OpenAI is fortifying its internal safety protocols in response to growing concerns about the potential risks of artificial intelligence. The company has introduced a “safety advisory group” that will operate above its technical teams, offering recommendations to leadership, with the board wielding veto power—though the likelihood of its exercise remains uncertain.
While discussions about policy intricacies often escape public attention, recent leadership changes and an evolving discourse on AI risks prompt a closer examination of how the leading AI development company is addressing safety considerations.
OpenAI has unveiled an updated “Preparedness Framework” in a document and blog post. This framework aims to provide a clear roadmap for identifying, analyzing, and addressing “catastrophic” risks associated with the models under development. The definition of catastrophic risk includes scenarios leading to significant economic damage or harm and death to a large number of individuals, encompassing existential risks like the “rise of the machines.”

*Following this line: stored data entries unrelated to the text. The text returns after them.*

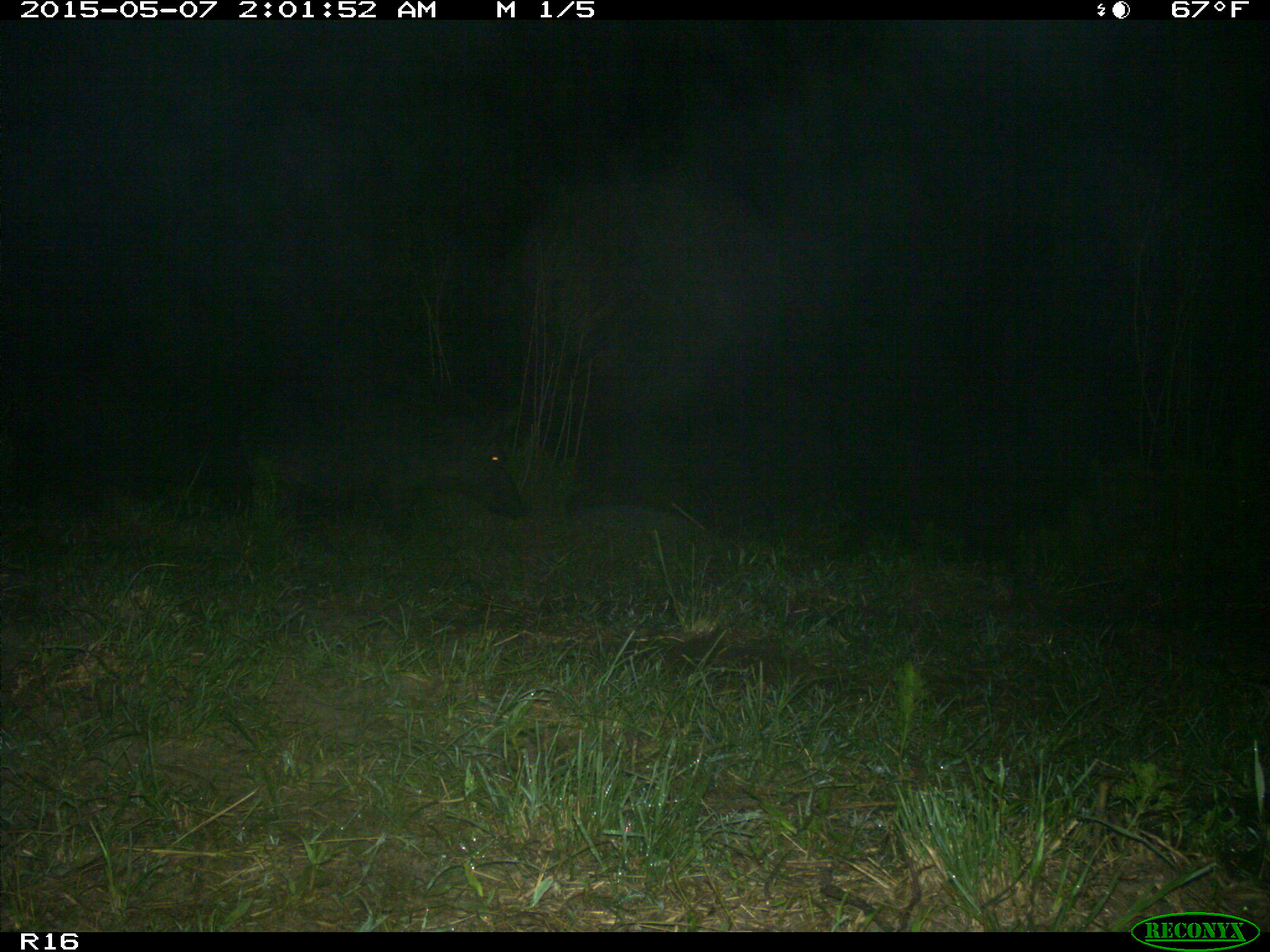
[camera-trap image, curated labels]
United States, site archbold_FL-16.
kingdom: Animalia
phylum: Chordata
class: Mammalia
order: Artiodactyla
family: Suidae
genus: Sus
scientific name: Sus scrofa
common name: wild boar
Sus scrofa (wild boar).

The framework categorizes models into different teams based on their development stage. In-production models fall under the governance of a “safety systems” team, which handles practical issues such as API restrictions. Frontier models in development are overseen by the “preparedness” team, identifying and quantifying risks before model release. The “superalignment” team is tasked with establishing theoretical guide rails for potentially “superintelligent” models.
Risk evaluation involves four key categories: cybersecurity, persuasion (e.g., disinformation), model autonomy, and CBRN threats. Mitigations are applied, and models deemed to have “high” or “critical” risks are restricted from deployment or further development.

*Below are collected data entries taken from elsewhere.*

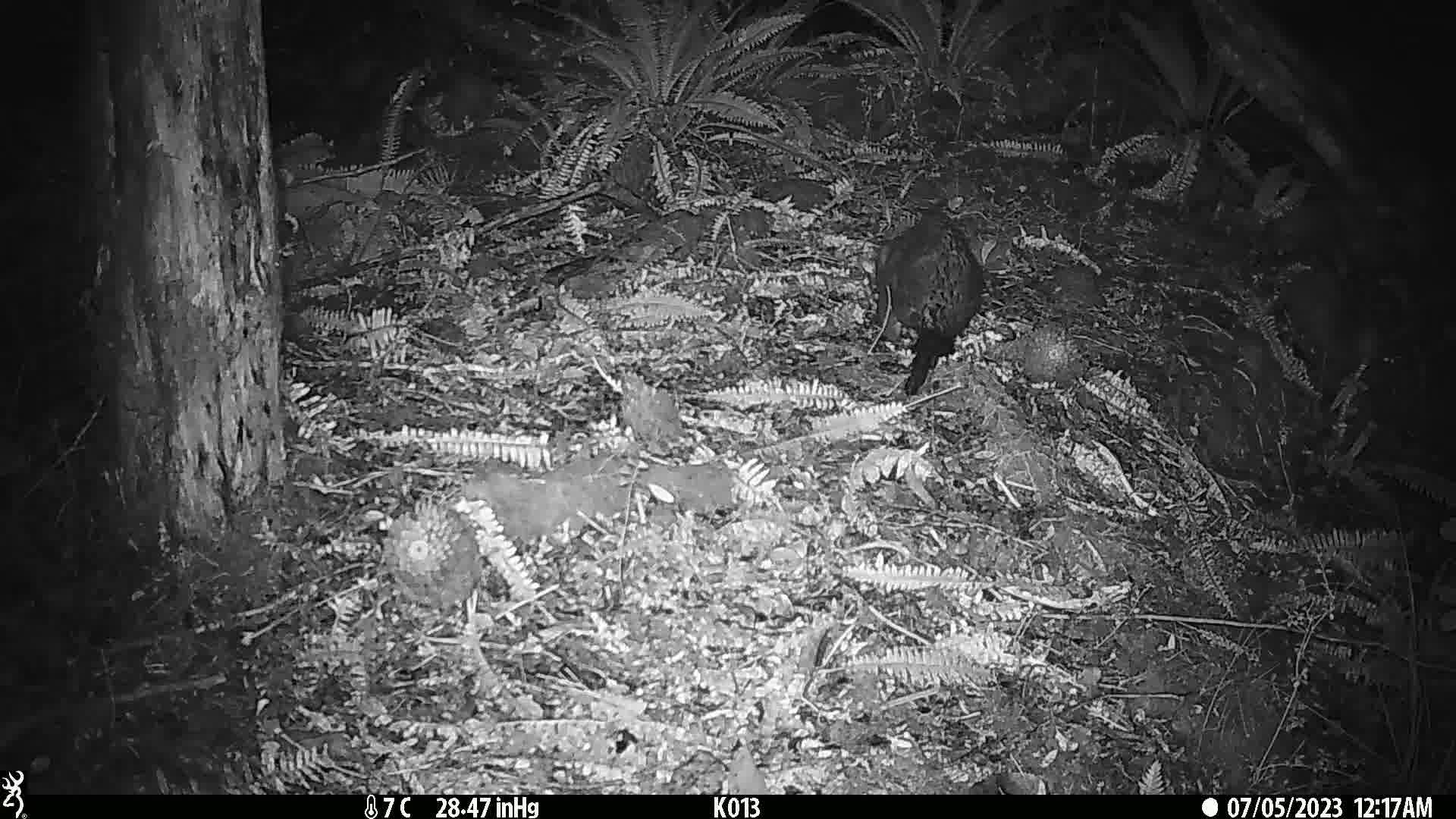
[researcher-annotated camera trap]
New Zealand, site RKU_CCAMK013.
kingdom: Animalia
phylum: Chordata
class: Mammalia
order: Diprotodontia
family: Phalangeridae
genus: Trichosurus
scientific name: Trichosurus vulpecula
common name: common brushtail possum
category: possum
Possum (common brushtail possum) (Trichosurus vulpecula).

To enhance the evaluation process, OpenAI is establishing a “cross-functional Safety Advisory Group” to review technical reports and make recommendations from a broader perspective. This group’s recommendations will be submitted simultaneously to the board and leadership for decisions, aiming to prevent the greenlighting of high-risk products without proper oversight.
While OpenAI emphasizes transparency, concerns remain about the board’s willingness to counter expert recommendations. The company plans to solicit audits from independent third parties but has not addressed whether guarantees exist for not releasing models with critical risks. The evolving landscape of AI development and the potential consequences of unchecked risks underscore the importance of OpenAI’s commitment to refining safety measures.